The entire periodontium, including osseous and soft tissue components, remodels with orthodontic tooth movement.4 However, the presence of periodontal inflammation may inhibit remodeling and compromise the outcome of treatment through the loss of periodontal connective tissue attachment.5 While some studies have shown periodontal changes induced by orthodontic appliances are transient and do not result in permanent attachment loss,6 other studies suggest up to 10% of past orthodontic patients have greater periodontal connective tissue attachment loss than the general population.7
Fixed buccal orthodontic appliances have been shown to enhance plaque accumulation8 and adversely affect periodontal tissues, as measured by gingival inflammation and probing pocket depths.9 Some studies suggest periodontal health improves with removal of fixed buccal orthodontic appliances10 or with the daily use of dental floss.11 After placement, the subgingival bacterial profile shifts from gram-positive aerobic species, associated with periodontal health, to gram-negative anaerobic or facultative species, associated with periodontitis. Huser et al.12 reported early increases in anaerobic species, including Prevotella intermedia, and a decrease in facultative anaerobic species following initiation of fixed buccal orthodontic appliances in the treatment of periodontally healthy patients. Thornberg et al.13 reported that levels of six subgingival, pathogenic periodontal species increased after 6 months of treatment using fixed buccal orthodontic appliances but returned to pretreatment levels by 12 months in an adolescent population. Studies of fixed lingual orthodontic appliances have similarly reported increased plaque,14 bleeding upon probing, and pocket depths after bracket placement on lingual but not buccal aspects of bracketed teeth.15,16
Conflicting results comparing the periodontal status of subjects treated with fixed vs removable appliances have also been reported. Tuncer and Baylas17 found significant differences in probing pocket depth between removable and fixed appliances after 1 month of treatment. However, Årtun et al.18 found no differences in periodontal indices between fixed and removable orthodontic appliances. In addition, Dubey et al.19 compared subgingival plaque levels in patients using fixed or removable appliances and reported that although plaque levels in both treatment groups were higher than that of controls, no statistically significant differences in the levels of subgingival plaque were found between the treatment groups.
Therefore, to attempt to resolve this inconstancy, the following study was conducted to compare the effects of fixed buccal appliances and removable aligners on periodontal status over 1 year of active orthodontic therapy in an adult population.
MATERIALS AND METHODS
The nonrandomized, two-armed, prospective study design was reviewed and approved by the Institutional Review Board of New York University School of Medicine. Subjects were recruited from the new patient pool at the New York University College of Dentistry Department of Orthodontics.
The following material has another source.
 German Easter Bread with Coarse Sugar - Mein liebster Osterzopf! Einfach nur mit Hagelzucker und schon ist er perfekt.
Patients were invited to participate in the study after a definitive orthodontic treatment plan was agreed upon by both patient and treating clinician following a detailed discussion of all possible treatment options, including the use of removable aligners or fixed buccal orthodontic appliances. Exclusion criteria included: (1) those younger than 18 or older than 60 years of age, (2) prior history of periodontitis as evidenced by the presence of attachment loss, and (3) current cigarette smokers. Twenty subjects were treated with removable aligners (Invisalign, Align Technologies, Santa Clara, Calif), and 22 were treated with fixed buccal orthodontic appliances (In-Ovation-R, GAC, Bohemia, NY).
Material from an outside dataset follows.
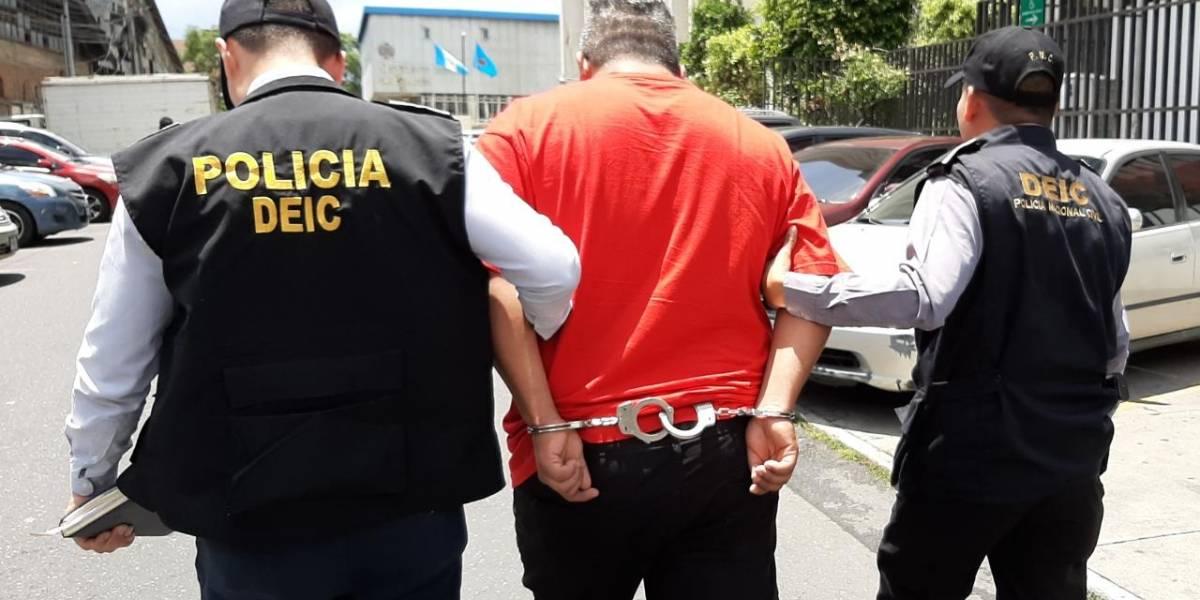 """PNC captura a supuesto jefe de la banda """"Los Cristaleros"""""""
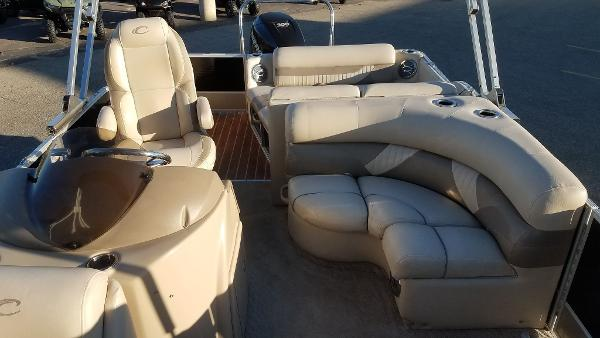 2012 Crest boat for sale, model of the boat is 250SLR Caribbean & Image # 12 of 24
Both groups received a full mouth scaling and prophylaxis 1 week prior to, and full oral hygiene instructions on the day the appliances or aligners were delivered. Immediately prior to placement of the appliances or aligners, the plaque index (PI),20 gingival index (GI),20 bleeding on probing (BOP), and probing pocket depth (PPD) (using a manual North Carolina 15 periodontal probe) were measured at the mid facial, mid lingual, and buccal line angles of the maxillary right first molar, right canine, left lateral incisor, mandibular left canine, right central incisor, and right first molar. These clinical measurements were repeated at 6 weeks, 6 months, and 12 months (± 14 days) after initiation of orthodontic therapy. All clinical measurements were performed by three examiners calibrated to a single examiner.
Subgingival bacteria were sampled using a sterile Gracey 11/12 curette from eight sites; the mesial of the maxillary right first molar, lateral incisor, central incisor, left central incisor, lateral incisor, canine, and first molar immediately prior to and at 6 weeks, 6 months, and 12 months after the initiation of active orthodontic therapy. The plaque samples were then assessed for the ability to hydrolyze N-benzoyl-DL-arginine-naphthylamide using a commercially available kit (BANA Test, OraTec Corp, Manassas, Va).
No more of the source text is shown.